**Exercise prompt**
Transcribe the data exactly, pictures excluded.

**The data**

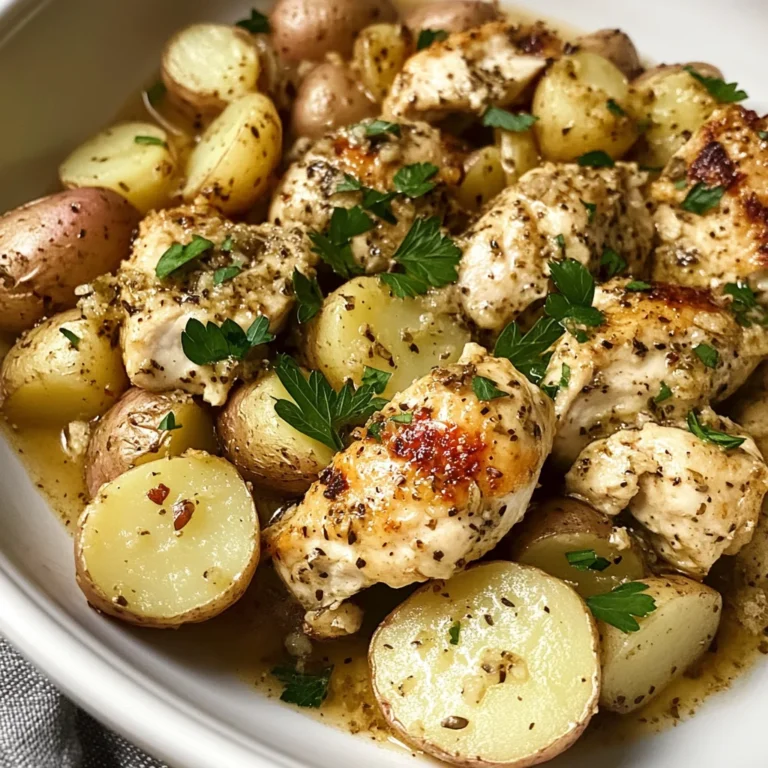 Garlic Parmesan Crockpot Chicken and Potatoes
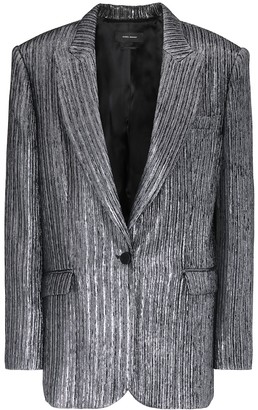 Isabel Marant Datja metallic silk-blend blazer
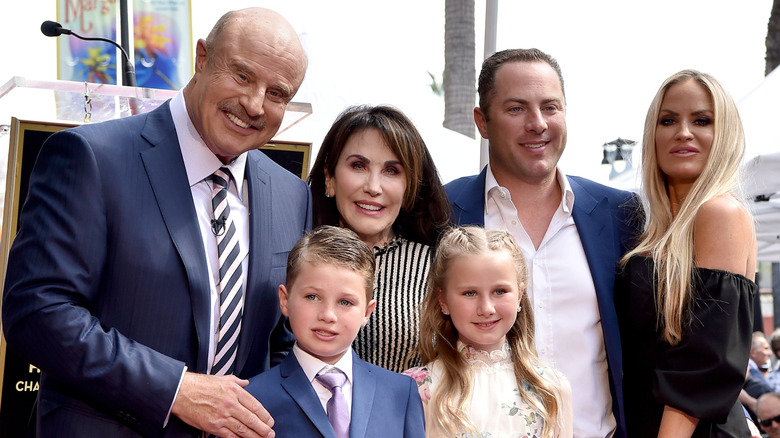 Phil McGraw with his wife, son, and grandkids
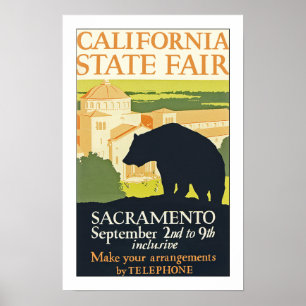 Affiches Foire nationale de Californie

**Solution to the problem**
 Garlic Parmesan Crockpot Chicken and Potatoes
 Isabel Marant Datja metallic silk-blend blazer
 Phil McGraw with his wife, son, and grandkids
 Affiches Foire nationale de Californie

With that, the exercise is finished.